**INSTRUCTIONS**
• 1. From the arbitration excerpt on video surveillance, extract verbatim the passage that begins with the words containing "The issue before me concerns" and ends with "24-hour video surveillance.".
• 2. Extend the arbitration excerpt on video surveillance past its final sentence, keeping its style and subject.

Begin PAGE

The issue before me concerns video surveillance; however, it is not whether the Employer is entitled to install video surveillance.  The Employer already has a comprehensive system of video surveillance, involving some 45 cameras patrolling the entire site 24 hours a day, and there is no dispute that this system is justified by the Employer’s security concerns and regulatory regime.  Employees are aware the site is under 24-hour video surveillance.

 

Accordingly, the issue before me is not whether the Employer is entitled to place this worksite under video surveillance generally. The issue is whether the Employer was justified in using its video surveillance system in the manner it did, with respect to the two instances of recorded video in question: the March 25 video in which Mr. Buckle caused a camera to follow the Grievor’s truck after he saw it entering the site with garbage bags in the back, and the April 1 video, taken by a movable camera that was fixed on the gas pumps due to concerns about the theft of gas.

 

Where video surveillance is justified, it may record different types of misconduct than the risk that justified the video surveillance in the first place: see e.g. PIPEDA Case Summary No. 264 (February 19, 2004); X. v. Y. (Z Grievance), supra. An employer is not required to overlook video evidence of employee misconduct merely because it is captured on a security video.

(emphasis added)

 

            The evidence before the Arbitrator in the case at hand discloses that on the day in question, May 22, 2009, the grievor was working on the Calgary Yard assignment YBSX30-22. Part of that assignment was going to involve Trainmaster Mitchell following the grievor and his crew to the CP interchange tracks where he was going to assist them in pulling cars from four tracks. In other words, Trainmaster Mitchell had an interest in knowing when the grievor and his crew had finished preparing their train and had departed from the yard towards the CP interchange tracks. I am satisfied that for that purpose he used the camera system with the intention of observing whether the grievor’s train had yet departed. It is in the course of that observation that he saw Conductor Mousir handling the switches in an incorrect fashion. Based on what he saw he proceeded immediately to the location where Mr. Mousir was working to advise him that he had handled the switches in an unsafe manner and that he should correct his practice. It was subsequently determined that an investigation should take place, following which discipline was assessed against the grievor.

End PAGE
Begin RECORDED INFORMATION

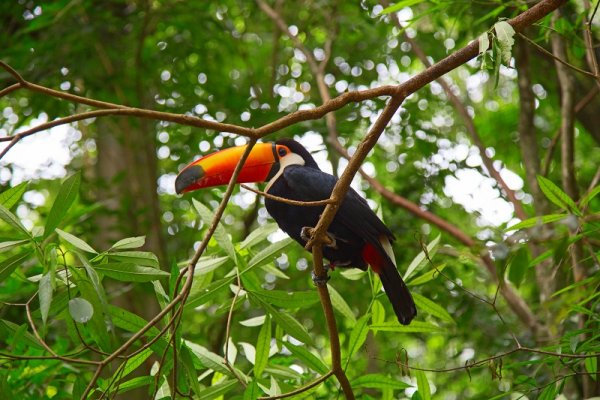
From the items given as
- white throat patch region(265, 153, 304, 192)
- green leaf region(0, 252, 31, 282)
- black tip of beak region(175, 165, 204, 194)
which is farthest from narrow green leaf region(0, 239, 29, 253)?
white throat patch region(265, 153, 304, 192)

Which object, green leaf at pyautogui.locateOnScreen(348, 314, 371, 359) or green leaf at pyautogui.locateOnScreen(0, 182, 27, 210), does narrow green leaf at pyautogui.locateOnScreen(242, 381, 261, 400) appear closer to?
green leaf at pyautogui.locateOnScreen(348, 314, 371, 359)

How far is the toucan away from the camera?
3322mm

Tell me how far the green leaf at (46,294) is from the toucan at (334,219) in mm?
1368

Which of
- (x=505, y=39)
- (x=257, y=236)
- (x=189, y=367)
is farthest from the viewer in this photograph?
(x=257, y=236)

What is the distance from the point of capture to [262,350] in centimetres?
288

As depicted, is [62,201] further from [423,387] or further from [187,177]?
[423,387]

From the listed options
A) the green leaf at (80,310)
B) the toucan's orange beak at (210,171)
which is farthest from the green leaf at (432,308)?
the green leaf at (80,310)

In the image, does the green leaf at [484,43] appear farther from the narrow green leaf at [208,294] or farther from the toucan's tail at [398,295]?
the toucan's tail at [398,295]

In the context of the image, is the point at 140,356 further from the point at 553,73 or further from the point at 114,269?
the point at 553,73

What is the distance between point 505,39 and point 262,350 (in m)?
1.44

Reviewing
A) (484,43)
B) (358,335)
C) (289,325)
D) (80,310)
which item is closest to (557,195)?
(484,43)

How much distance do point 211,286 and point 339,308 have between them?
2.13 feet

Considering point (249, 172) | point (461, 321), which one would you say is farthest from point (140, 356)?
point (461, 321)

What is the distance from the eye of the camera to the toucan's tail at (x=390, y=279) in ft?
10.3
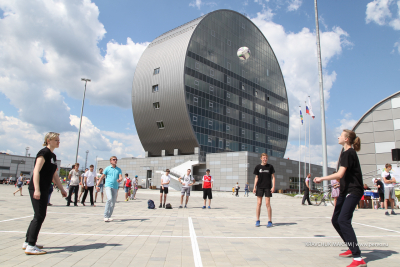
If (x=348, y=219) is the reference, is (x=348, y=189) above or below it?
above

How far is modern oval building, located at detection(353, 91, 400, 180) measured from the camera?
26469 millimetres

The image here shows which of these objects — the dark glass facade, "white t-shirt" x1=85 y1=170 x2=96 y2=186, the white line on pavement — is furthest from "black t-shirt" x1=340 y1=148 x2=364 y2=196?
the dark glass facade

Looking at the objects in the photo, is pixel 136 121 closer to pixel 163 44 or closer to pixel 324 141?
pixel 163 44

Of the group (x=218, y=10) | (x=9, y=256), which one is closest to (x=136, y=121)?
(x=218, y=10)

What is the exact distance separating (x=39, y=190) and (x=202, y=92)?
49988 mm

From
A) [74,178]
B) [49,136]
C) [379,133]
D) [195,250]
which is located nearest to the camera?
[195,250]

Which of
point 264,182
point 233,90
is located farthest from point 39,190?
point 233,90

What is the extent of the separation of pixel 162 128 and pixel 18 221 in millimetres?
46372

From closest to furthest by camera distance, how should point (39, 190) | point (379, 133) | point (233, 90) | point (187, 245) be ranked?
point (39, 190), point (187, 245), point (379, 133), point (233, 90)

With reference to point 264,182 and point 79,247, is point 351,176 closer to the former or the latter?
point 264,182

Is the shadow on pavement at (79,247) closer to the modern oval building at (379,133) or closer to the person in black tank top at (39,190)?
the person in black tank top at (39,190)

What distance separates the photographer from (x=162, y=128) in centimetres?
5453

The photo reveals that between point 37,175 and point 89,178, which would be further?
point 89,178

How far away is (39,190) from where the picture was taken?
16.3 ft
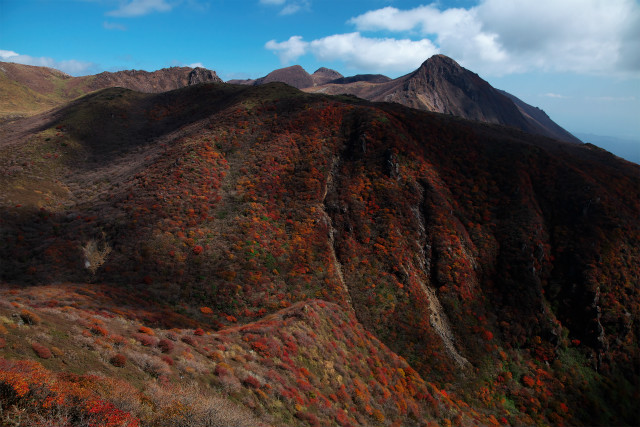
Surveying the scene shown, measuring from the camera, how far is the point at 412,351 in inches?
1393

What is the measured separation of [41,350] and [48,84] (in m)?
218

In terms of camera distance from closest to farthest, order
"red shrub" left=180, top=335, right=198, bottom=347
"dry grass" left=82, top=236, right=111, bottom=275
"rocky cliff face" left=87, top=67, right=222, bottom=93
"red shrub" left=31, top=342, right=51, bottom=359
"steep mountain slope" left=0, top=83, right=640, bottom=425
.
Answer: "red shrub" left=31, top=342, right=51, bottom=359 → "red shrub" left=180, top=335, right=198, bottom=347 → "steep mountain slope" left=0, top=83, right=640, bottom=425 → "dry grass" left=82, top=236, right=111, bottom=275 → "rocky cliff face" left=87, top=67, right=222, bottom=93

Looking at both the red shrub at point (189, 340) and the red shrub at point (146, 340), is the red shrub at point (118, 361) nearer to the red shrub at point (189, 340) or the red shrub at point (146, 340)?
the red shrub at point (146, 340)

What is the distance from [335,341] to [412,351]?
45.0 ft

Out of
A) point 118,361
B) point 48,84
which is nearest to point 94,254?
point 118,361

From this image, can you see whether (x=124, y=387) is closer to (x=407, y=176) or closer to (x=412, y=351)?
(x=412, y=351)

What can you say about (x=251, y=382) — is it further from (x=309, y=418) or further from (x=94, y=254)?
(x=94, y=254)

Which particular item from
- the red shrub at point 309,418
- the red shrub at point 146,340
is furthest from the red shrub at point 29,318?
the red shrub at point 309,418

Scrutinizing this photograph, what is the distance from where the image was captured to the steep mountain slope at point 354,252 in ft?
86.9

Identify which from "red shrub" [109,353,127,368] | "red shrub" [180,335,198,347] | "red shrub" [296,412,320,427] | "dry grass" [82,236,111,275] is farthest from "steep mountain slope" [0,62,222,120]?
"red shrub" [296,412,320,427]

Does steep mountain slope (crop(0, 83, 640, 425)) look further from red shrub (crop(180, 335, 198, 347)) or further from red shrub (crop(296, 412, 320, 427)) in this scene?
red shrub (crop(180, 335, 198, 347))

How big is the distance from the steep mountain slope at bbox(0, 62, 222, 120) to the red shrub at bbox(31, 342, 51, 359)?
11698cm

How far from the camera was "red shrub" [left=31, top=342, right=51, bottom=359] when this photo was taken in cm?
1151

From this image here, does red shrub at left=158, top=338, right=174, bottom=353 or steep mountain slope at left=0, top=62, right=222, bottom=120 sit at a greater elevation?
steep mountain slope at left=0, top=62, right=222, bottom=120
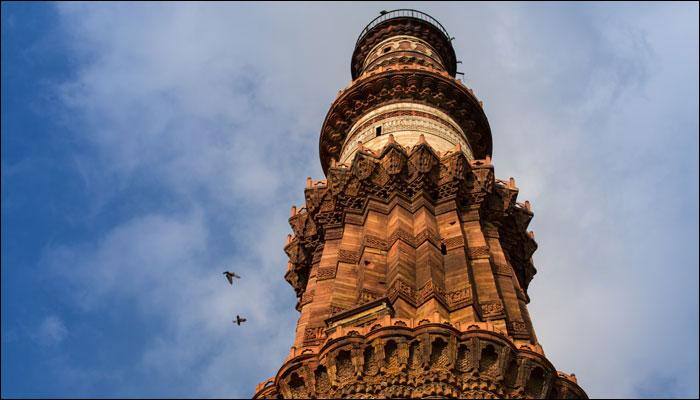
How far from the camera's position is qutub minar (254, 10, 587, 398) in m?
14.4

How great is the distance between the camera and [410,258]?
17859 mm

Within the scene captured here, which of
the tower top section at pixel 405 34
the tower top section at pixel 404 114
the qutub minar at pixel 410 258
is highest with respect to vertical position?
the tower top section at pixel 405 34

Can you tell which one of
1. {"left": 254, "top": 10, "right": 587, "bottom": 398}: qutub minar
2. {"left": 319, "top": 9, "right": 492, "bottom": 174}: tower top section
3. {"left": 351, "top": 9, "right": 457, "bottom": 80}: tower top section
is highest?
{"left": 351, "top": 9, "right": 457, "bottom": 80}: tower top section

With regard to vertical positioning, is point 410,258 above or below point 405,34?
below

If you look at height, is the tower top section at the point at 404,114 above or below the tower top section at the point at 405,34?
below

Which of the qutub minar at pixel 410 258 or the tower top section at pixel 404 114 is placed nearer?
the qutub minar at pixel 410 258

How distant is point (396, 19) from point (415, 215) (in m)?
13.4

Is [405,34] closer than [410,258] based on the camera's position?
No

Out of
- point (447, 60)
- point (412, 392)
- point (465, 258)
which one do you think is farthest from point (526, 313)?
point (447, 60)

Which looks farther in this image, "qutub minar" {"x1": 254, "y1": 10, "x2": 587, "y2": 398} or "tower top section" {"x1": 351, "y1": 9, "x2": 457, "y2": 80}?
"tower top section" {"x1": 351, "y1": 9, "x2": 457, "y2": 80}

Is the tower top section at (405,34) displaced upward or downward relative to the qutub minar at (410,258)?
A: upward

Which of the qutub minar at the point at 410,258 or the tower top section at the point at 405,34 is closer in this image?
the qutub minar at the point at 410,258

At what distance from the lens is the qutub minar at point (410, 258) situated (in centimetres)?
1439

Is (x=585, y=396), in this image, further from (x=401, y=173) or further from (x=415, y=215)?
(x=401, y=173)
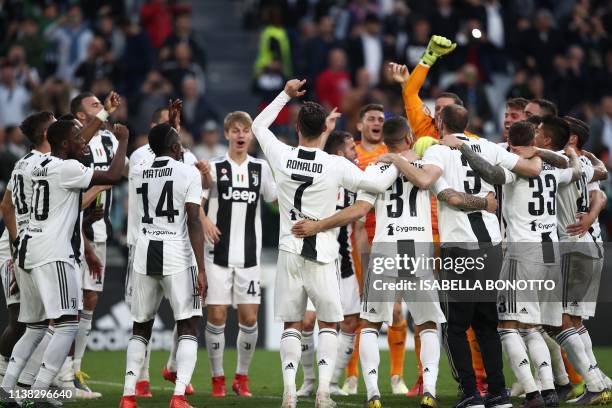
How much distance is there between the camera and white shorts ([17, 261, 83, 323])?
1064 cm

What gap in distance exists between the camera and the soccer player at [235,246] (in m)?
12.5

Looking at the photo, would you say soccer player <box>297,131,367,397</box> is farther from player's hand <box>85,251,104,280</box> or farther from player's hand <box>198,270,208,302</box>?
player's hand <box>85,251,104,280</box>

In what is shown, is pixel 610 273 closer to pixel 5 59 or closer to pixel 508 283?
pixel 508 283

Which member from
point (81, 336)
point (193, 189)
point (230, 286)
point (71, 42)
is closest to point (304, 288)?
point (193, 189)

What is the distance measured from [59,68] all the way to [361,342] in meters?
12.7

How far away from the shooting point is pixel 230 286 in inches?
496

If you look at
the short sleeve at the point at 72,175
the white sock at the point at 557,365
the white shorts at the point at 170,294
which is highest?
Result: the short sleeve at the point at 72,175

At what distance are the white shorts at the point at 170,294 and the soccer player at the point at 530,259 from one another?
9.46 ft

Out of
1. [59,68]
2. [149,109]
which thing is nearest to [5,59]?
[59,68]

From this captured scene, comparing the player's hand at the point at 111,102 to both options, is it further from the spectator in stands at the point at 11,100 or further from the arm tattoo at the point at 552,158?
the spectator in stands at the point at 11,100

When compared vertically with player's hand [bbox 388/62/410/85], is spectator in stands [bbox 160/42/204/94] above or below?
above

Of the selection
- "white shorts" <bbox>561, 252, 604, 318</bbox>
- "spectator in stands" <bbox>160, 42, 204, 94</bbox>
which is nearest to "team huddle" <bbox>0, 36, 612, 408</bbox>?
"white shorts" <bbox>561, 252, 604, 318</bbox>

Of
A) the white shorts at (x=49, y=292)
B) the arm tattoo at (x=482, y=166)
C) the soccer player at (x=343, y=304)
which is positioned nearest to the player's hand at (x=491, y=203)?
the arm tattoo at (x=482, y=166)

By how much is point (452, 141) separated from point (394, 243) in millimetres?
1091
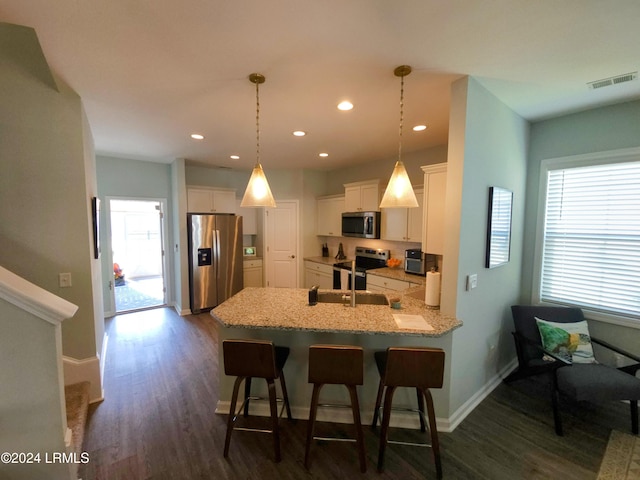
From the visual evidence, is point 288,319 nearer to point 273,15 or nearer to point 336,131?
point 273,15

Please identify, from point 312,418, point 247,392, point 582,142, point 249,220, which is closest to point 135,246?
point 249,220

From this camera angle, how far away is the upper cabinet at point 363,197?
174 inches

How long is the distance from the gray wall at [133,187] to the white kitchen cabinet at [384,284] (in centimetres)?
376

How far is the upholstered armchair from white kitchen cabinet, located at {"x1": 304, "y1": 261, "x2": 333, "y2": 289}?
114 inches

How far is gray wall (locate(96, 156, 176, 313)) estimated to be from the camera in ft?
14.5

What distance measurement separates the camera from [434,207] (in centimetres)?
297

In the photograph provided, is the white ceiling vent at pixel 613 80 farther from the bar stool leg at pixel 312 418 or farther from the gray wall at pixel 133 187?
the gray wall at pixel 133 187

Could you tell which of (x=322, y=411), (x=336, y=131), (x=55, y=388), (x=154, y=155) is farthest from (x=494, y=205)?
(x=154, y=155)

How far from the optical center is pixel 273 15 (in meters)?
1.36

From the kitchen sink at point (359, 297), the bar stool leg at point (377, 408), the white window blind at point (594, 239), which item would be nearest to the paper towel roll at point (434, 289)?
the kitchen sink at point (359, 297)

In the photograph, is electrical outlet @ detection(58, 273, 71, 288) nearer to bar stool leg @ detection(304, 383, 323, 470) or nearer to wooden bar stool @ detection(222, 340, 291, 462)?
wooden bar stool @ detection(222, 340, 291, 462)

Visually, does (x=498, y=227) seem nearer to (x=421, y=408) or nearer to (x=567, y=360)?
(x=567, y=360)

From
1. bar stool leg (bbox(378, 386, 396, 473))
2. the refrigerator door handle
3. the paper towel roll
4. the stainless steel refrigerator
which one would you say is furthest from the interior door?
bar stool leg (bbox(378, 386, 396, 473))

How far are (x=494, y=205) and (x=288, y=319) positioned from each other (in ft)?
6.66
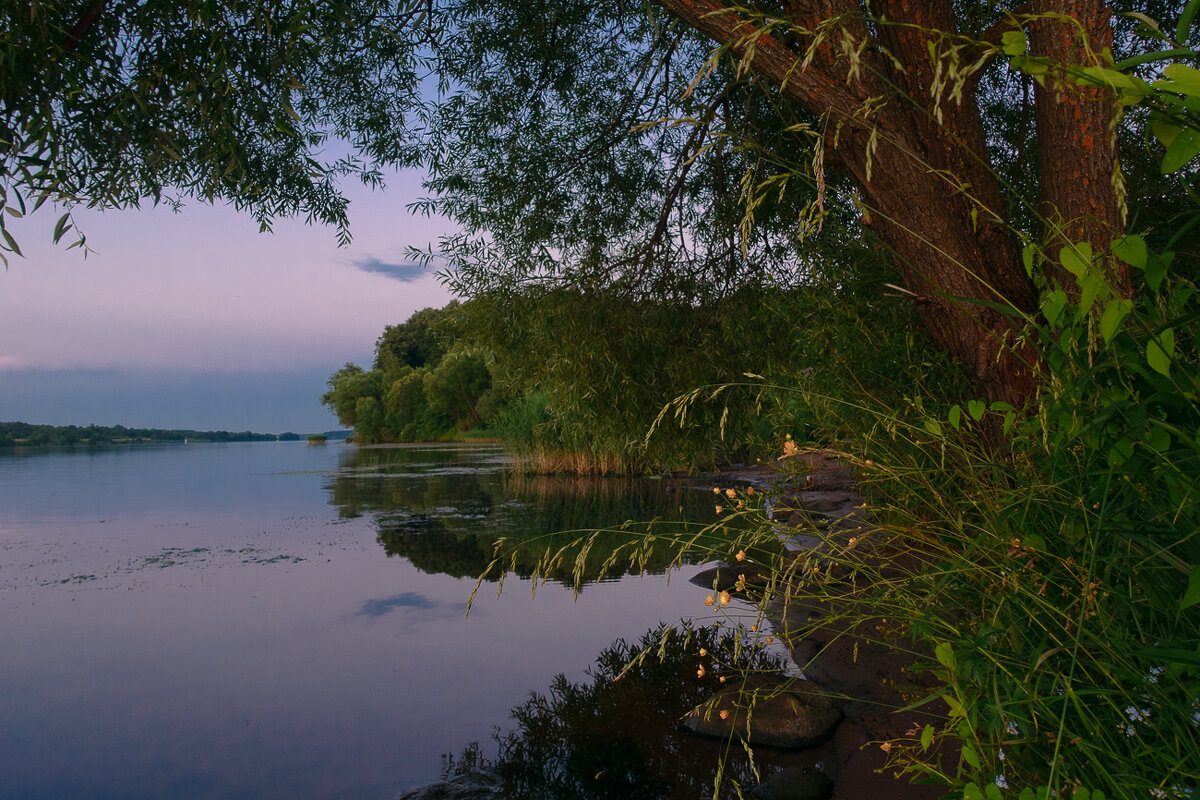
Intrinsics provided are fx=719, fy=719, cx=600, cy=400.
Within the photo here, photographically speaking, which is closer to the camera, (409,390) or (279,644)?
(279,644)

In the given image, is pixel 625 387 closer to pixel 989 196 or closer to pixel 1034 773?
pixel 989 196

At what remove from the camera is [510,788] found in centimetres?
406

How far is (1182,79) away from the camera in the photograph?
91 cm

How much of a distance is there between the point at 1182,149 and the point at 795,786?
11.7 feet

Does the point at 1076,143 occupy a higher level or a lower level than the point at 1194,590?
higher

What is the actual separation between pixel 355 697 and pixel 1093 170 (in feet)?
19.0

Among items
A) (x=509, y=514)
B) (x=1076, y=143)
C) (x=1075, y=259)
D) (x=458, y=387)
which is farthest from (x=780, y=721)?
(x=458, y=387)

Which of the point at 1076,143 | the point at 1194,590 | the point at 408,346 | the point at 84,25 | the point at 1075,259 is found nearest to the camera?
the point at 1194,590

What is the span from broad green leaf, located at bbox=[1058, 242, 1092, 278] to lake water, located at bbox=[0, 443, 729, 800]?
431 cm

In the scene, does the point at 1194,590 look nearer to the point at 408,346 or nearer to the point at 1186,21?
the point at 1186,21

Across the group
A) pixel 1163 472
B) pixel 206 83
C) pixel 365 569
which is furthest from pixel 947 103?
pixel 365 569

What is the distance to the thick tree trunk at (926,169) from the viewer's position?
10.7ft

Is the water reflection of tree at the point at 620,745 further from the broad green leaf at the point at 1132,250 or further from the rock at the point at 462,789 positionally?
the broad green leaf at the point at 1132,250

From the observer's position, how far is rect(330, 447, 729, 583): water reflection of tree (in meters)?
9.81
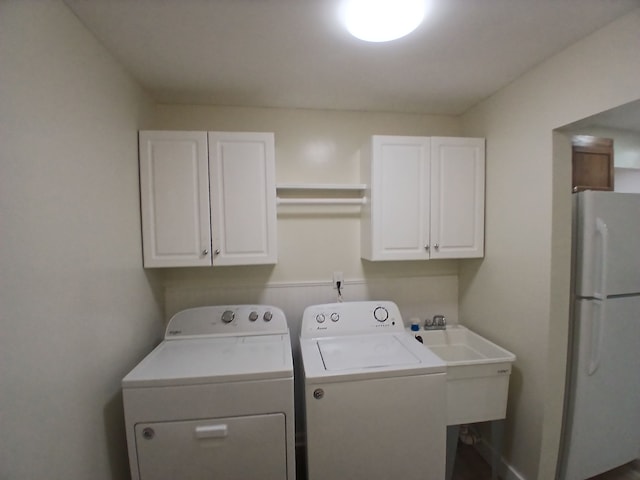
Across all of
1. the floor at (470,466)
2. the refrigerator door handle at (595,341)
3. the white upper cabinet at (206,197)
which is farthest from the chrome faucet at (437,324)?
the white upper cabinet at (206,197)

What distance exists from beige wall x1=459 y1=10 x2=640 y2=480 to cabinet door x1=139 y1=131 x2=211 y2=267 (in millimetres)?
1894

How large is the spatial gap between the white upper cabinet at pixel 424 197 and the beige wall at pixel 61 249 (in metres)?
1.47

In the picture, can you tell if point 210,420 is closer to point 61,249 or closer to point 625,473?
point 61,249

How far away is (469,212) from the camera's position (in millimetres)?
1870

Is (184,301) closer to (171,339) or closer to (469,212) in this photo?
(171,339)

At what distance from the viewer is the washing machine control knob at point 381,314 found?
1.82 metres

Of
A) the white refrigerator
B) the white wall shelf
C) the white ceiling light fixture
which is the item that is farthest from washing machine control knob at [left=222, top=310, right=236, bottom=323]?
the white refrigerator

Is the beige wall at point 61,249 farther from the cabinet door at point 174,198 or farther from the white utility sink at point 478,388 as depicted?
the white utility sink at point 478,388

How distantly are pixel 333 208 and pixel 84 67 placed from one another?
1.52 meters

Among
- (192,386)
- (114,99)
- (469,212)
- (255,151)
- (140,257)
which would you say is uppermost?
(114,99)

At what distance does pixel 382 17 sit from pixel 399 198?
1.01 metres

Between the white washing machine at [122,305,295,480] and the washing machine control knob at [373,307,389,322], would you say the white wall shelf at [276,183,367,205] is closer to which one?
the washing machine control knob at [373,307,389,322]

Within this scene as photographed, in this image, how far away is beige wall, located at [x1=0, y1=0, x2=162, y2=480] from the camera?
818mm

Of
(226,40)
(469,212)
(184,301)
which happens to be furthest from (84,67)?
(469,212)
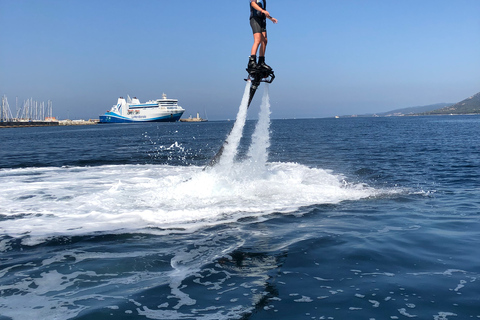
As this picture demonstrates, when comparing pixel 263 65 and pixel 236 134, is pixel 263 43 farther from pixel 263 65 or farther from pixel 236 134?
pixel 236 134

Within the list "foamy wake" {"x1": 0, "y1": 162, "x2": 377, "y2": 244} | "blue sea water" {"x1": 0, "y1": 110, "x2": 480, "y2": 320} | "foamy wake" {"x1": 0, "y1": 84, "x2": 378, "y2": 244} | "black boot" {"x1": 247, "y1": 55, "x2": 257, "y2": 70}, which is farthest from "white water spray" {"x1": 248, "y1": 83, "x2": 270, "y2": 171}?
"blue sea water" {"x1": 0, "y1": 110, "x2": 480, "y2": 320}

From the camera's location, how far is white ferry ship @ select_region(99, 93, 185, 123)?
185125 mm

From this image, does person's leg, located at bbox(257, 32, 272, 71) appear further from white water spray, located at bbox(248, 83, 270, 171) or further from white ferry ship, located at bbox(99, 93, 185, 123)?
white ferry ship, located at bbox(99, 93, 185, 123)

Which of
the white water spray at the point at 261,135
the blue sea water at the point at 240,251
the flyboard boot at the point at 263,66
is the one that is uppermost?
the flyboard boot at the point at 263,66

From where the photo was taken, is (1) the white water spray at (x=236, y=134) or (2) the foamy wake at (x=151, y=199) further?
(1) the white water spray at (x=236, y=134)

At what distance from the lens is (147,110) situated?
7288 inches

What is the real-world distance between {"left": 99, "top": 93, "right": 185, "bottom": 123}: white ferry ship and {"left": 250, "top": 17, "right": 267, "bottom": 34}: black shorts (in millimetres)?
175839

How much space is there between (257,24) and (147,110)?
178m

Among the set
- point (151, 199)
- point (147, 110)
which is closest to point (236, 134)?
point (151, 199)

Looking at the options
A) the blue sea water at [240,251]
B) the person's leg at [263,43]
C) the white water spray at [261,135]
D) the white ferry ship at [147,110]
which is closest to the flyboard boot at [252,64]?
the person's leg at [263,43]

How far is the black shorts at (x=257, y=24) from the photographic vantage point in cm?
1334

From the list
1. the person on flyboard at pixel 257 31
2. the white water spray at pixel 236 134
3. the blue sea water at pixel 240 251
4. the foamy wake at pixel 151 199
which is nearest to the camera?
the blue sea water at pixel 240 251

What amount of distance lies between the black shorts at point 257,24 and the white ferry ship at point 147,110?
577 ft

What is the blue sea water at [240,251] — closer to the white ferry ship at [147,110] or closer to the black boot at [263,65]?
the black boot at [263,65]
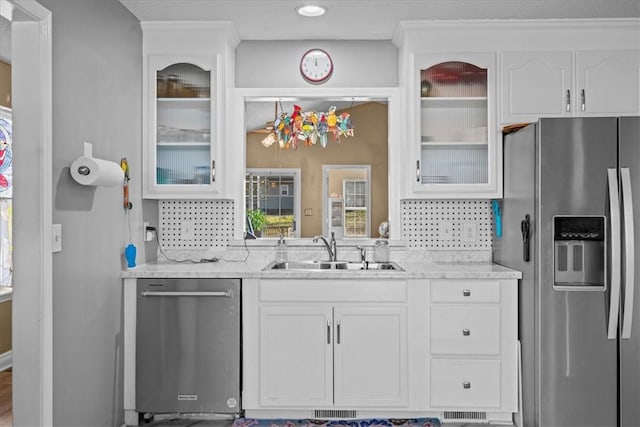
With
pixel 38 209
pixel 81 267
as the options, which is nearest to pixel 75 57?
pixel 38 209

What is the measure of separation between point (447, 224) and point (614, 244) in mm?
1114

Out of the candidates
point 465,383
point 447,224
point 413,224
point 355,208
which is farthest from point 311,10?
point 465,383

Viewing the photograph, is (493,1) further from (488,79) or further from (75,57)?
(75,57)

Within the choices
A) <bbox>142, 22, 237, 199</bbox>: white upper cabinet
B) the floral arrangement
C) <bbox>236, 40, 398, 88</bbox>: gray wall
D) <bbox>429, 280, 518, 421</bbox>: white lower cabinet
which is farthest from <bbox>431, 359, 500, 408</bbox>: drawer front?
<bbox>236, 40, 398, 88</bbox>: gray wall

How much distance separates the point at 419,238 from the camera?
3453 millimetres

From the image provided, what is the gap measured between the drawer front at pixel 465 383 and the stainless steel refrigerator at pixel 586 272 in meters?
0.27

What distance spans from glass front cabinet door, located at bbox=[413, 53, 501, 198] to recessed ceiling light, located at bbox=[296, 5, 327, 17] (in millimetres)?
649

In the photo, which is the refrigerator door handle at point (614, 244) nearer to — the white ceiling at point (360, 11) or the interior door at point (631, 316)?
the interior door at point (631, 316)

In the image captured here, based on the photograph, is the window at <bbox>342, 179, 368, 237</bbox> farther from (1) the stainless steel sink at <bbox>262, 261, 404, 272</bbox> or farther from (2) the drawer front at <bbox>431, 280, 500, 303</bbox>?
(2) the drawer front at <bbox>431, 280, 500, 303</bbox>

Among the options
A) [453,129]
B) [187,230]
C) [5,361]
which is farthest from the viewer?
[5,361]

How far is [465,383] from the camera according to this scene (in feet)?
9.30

End RECORDED INFORMATION

**RESPONSES PER TASK**
• 1.
The issue before me concerns video surveillance; however, it is not whether the Employer is entitled to install video surveillance.  The Employer already has a comprehensive system of video surveillance, involving some 45 cameras patrolling the entire site 24 hours a day, and there is no dispute that this system is justified by the Employer’s security concerns and regulatory regime.  Employees are aware the site is under 24-hour video surveillance.

• 2.
 

            In the Arbitrator’s view the facts reviewed above fall well within the principle enunciated by Arbitrator Taylor. The incidental observation of an unsafe practice is not inadmissible at arbitration merely because it was observed on a video screen which was in fact being used for another purpose. While the argument made by the Union would be compelling if it could be established that the trainmaster’s sole purpose in observing the location of the grievor’s work was to evaluate him for the purposes of possible discipline, that is clearly not what transpired in fact.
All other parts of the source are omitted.